==== READING TEXT ====
Why Resilient Teams Matter More Than Ever

Building resilient teams has become one of the most important skills for leaders in remote and hybrid work environments. When you get it right, the results can be remarkable. 

Consider this: a seven-person engineering team recently attended a conference where other companies assumed they had 50 engineers based on their output and the tools they had built. That's the power of building resilient teams with A-plus players.


TLDR: Building Resilient Teams

  • Resilient ≠ High-performing: Resilient teams adapt and thrive long-term, while high-performing teams may falter under pressure or change.

  • Start with structure: Use tools like DISC or Hogan, team agreements, regular check-ins, and retreats to build a system of resilience.

  • Avoid common pitfalls: Ego, unrealistic workloads, poor communication, and keeping low performers weaken resilience.

  • Invest in A-players: Pay competitively and build a strong culture to attract and retain top talent.

  • Trust is essential: Address trust issues directly with open communication and behavioral clarity.

  • Mixed teams need alignment: Align incentives and create shared goals across different generations and experience levels.

  • Culture > tools: Project management platforms support resilience, but culture and relationships are the foundation.

  • Leadership is key: Resilient teams start with leaders who prioritize well-being, transparency, and relationship-building.


The Foundation: Process Over Personality

Many leaders think building resilient teams is just about hiring great people. But what really drives performance is the process you put in place. It doesn't happen by accident.

When building resilient teams, follow this systematic approach:


  1. Start with assessments - Use personality tools like DISC or Hogan to create common language around communication styles

  2. Develop team agreements - Create clear rules about communication, collaboration, and decision-making

  3. Schedule regular check-ins - Set up consistent meetings to discuss what's working and what isn't

  4. Plan team experiences - Organize retreats and activities that build relationships beyond work tasks


This process becomes even more important with distributed teams. Whether your team members are in Washington D.C., Europe, India, or Argentina, you need structures beyond just project management tools.
==== DATA ENTRIES ====
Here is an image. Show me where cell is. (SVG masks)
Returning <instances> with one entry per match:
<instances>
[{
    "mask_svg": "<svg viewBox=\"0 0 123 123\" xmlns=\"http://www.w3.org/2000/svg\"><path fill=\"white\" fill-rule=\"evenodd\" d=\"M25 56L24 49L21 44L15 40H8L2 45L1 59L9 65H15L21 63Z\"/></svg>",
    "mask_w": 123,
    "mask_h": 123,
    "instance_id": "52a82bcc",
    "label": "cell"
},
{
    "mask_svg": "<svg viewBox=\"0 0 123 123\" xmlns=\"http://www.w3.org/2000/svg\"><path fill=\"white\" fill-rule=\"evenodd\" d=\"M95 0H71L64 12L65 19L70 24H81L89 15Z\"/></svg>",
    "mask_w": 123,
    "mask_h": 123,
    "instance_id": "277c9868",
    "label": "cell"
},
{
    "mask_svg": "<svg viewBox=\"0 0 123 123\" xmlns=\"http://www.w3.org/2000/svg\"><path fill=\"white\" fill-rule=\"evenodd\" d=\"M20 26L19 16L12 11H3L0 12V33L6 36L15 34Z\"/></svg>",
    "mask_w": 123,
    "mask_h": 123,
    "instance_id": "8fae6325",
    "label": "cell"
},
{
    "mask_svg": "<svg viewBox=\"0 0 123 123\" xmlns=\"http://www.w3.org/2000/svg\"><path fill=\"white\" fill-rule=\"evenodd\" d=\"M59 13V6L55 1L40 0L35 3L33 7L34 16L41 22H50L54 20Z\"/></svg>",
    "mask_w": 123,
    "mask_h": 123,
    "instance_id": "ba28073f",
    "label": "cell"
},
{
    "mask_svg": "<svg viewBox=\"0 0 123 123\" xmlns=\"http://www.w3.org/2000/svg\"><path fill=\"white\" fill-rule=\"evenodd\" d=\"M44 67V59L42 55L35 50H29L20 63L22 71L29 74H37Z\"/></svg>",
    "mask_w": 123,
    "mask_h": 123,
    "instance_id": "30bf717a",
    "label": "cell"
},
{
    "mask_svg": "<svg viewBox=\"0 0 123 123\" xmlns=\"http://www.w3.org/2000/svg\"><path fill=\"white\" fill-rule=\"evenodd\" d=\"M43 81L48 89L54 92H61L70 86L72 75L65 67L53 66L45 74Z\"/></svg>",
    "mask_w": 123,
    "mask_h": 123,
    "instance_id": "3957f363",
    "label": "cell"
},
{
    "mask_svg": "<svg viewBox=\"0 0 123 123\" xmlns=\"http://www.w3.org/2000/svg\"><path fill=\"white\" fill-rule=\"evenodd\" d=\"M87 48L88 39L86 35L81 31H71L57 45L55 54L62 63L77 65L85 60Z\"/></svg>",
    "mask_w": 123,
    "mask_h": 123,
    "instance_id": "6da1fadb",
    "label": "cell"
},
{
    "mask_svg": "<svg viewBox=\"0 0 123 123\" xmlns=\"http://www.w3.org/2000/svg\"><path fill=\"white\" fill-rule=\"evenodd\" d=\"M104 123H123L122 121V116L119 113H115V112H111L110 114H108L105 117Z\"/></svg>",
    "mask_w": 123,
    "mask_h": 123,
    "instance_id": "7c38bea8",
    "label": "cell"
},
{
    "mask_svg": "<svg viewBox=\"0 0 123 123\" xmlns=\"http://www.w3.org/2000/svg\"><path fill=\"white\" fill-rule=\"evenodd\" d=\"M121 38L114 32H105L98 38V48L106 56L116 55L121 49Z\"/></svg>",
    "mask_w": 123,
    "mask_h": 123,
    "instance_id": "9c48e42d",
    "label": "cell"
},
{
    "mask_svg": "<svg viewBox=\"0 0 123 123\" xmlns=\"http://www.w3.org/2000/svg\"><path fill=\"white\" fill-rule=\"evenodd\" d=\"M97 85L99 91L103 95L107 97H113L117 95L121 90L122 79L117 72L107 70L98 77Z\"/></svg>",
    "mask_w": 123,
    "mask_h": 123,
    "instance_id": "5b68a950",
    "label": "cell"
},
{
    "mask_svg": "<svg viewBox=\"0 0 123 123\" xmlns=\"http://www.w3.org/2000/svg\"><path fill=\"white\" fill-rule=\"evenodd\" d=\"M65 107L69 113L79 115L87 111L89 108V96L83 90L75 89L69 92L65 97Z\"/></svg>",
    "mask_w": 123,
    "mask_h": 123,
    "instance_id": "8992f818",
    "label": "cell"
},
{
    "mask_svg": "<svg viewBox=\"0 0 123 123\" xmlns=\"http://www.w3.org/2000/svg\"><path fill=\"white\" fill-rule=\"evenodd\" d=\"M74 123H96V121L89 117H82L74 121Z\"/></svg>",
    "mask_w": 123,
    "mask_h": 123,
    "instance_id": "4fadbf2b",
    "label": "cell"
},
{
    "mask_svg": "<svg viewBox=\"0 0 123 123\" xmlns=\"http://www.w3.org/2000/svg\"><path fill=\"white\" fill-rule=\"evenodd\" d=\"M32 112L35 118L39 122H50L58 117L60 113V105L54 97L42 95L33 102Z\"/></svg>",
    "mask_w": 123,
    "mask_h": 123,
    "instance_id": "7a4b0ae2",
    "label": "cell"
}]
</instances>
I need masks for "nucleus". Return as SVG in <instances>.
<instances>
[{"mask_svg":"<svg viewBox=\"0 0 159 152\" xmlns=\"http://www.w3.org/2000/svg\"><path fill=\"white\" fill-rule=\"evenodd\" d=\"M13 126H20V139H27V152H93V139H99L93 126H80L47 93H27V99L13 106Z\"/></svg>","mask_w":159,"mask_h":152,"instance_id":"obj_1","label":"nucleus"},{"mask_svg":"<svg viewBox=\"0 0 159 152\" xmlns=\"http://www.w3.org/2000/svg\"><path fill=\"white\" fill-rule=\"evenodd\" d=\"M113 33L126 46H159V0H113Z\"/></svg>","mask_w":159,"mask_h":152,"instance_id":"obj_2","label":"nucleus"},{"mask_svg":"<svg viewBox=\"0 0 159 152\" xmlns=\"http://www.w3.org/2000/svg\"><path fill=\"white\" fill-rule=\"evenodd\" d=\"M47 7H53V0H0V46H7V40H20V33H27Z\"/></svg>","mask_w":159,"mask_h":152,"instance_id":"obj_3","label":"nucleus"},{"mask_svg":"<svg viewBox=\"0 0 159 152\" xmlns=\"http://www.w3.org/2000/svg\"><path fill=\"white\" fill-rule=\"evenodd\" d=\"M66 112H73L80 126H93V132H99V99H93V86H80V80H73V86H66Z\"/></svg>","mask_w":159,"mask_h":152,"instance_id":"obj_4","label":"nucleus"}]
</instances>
====
## [INSTRUCTIONS]
1/ Answer these questions about the resilient teams text:
(a) How many engineers were on the team in the conference story, and how many did other companies assume they had?
(b) Which two personality tools does the text name?
(c) Which locations does the text list for team members of a distributed team?
2/ Extend the resilient teams text, picking up right after its last sentence.
The data has no connection to the resilient teams text.

## [ANSWER LIST]
1/
(a) The team had seven engineers, and other companies assumed they had 50.
(b) DISC and Hogan.
(c) Washington D.C., Europe, India, and Argentina.

2/
While tools like Jira or Asana help with accountability and visibility, they support the characteristics of resilient teams rather than create them.


What Destroys Team Resilience

Several factors can undermine your efforts in building resilient teams:

  • Ego problems - Show up at every age level, though research shows people become humbler approaching retirement

  • Unrealistic demands - High performers get overloaded because they're "good soldiers," leading to burnout

  • Keeping low performers - B players hire C players, destroying team morale and driving away A players

  • Poor communication - Side conversations after meetings and lack of transparency erode trust

  • Individual goals - Personal bonuses instead of team rewards create competition rather than collaboration


Perhaps most damaging is keeping low performers on the team. When you bring in B players, they hire C players, and this destroys everything. 


Team members wait for management to address the problem while morale and productivity suffer. You'll lose your A players if you keep consistently underperforming people who miss deadlines, show up unprepared, or create confusion.


The A-Player Advantage in Building Resilient Teams

The engineering team story illustrates why building resilient teams with top talent matters so much. That seven-person team outperformed what others assumed required 50 people. The secret wasn't just hiring A players - it was paying 25% above market rates to keep them. But salary alone doesn't retain talent. 


As Kaplan notes: "The premium salary gets them in the door, but the environment keeps them there." Building resilient teams requires intentional culture development alongside competitive compensation.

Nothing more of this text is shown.